Synopsis: Text-to-SQL with LlamaIndex¶
Text-to-SQL: Talk to your data using human language and contemporary large language models, optionally offline.
Install¶
Project dependencies. For example, use them in a requirements.txt file.
langchain-openai<0.4
llama-index-embeddings-langchain<0.5
llama-index-embeddings-openai<0.6
llama-index-llms-azure-openai<0.5
llama-index-llms-ollama<0.8
llama-index-llms-openai<0.6
sqlalchemy-cratedb
Walkthrough¶
Import Python modules.
import os
from llama_index.llms.ollama import Ollama
from llama_index.llms.openai import OpenAI
from llama_index.core import SQLDatabase
from llama_index.core.query_engine import NLSQLTableQueryEngine
import sqlalchemy as sa
Provision an LLM using an OpenAI model.
llm = OpenAI(
model=os.getenv("OPENAI_MODEL", "gpt-4.1"),
temperature=0.0,
api_key=os.getenv("OPENAI_API_KEY"),
)
Alternatively, provision an LLM using a self-hosted model.
llm = Ollama(
base_url=os.getenv("OLLAMA_BASE_URL", "http://localhost:11434"),
model=os.getenv("OLLAMA_MODEL", "gemma3:1b"),
temperature=0.0,
request_timeout=120.0,
keep_alive=-1,
)
Connect to CrateDB.
database = sa.create_engine(os.getenv("CRATEDB_SQLALCHEMY_URL", "crate://crate@localhost:4200"))
Invoke Text-to-SQL query.
sql_database = SQLDatabase(engine=database)
nlsql = NLSQLTableQueryEngine(sql_database=sql_database, llm=llm)
answer = nlsql.query("What is the average value for sensor 1?")
Also try other languages.
answer = nlsql.query("Яке середнє значення для датчика 1?")
answer = nlsql.query("¿Cuál es el valor promedio del sensor 1?")
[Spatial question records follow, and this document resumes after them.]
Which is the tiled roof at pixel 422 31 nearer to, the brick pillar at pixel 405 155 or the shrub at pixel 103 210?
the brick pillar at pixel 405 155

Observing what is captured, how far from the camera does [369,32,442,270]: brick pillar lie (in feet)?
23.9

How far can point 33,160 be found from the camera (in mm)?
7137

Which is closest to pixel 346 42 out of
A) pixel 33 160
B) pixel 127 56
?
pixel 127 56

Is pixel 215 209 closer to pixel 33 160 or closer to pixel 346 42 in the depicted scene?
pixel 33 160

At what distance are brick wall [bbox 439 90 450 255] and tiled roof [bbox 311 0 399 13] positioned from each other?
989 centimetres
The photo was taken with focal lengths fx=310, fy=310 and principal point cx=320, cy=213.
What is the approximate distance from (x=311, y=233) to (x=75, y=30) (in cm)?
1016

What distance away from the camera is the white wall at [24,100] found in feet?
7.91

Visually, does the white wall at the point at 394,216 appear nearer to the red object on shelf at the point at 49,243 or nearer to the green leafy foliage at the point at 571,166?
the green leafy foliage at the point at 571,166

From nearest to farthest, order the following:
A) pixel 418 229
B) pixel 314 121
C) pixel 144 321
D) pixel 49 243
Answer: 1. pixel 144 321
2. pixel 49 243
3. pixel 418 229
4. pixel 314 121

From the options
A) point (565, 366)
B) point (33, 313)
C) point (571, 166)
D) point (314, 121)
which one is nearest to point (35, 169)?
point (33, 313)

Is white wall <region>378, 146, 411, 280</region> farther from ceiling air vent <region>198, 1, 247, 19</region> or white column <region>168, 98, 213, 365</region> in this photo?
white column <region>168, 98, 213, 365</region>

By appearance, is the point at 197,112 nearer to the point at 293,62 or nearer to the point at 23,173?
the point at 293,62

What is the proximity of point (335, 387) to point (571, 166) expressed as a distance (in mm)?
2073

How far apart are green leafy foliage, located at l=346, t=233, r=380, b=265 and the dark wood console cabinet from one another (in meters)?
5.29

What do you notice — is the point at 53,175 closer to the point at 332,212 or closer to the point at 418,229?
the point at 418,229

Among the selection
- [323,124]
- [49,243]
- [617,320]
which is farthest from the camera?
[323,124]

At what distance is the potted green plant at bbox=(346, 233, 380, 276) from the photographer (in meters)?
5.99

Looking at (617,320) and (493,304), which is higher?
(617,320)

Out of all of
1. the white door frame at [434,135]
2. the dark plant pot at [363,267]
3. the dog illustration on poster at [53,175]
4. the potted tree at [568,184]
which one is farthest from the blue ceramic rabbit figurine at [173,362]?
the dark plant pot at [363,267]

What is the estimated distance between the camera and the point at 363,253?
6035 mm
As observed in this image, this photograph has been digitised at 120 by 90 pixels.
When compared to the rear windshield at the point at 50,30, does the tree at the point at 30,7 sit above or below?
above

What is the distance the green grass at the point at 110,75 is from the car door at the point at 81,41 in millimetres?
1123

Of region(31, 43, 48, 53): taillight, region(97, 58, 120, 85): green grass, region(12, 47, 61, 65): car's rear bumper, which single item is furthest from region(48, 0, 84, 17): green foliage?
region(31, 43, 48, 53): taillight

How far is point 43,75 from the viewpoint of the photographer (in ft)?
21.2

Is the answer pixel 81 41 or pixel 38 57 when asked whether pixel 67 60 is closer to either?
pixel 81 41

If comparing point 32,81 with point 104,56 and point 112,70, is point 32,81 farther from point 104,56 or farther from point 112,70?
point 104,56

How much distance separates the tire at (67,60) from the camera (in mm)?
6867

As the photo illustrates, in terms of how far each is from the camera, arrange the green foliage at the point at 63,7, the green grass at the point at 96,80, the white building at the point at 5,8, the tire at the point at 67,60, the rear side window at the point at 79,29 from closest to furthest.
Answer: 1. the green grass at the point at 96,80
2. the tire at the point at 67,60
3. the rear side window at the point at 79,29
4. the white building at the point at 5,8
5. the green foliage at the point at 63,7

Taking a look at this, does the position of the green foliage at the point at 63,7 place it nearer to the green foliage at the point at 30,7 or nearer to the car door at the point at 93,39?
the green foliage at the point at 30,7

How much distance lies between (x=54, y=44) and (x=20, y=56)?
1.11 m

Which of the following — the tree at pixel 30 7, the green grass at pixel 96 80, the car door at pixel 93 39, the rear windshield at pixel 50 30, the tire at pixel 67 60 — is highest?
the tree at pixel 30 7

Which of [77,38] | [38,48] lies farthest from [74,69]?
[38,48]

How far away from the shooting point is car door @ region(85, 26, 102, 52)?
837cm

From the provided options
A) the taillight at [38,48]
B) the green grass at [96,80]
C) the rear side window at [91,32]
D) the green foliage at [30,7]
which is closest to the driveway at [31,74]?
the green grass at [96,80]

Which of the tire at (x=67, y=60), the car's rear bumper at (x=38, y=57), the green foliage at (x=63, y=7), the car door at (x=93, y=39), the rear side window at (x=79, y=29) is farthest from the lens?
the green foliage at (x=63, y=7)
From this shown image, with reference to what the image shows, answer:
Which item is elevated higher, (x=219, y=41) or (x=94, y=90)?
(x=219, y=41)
answer = nlsql.query("Was ist der Durchschnittswert für Sensor 1?")
answer = nlsql.query("Quelle est la valeur moyenne pour le capteur 1 ?")
Full code example¶
import os
import sqlalchemy as sa
from llama_index.core import SQLDatabase
from llama_index.core.query_engine import NLSQLTableQueryEngine
from llama_index.core import Settings
engine = sa.create_engine("crate://localhost:4200/")
engine.connect()
sql_database = SQLDatabase(
engine,
include_tables=["testdrive"]
)
query_engine = NLSQLTableQueryEngine(
sql_database=sql_database,
tables=[os.getenv("CRATEDB_TABLE_NAME")],
llm=Settings.llm
)
query_str = "What is the average value for sensor 1?"
answer = query_engine.query(query_str)
print(answer.get_formatted_sources())
print("Query was:", query_str)
print("Answer was:", answer)
# query was: What is the average value for sensor 1?
# answer was: The average value for sensor 1 is 17.03.
Note
Please find the executable example at CrateDB Examples » llama-index.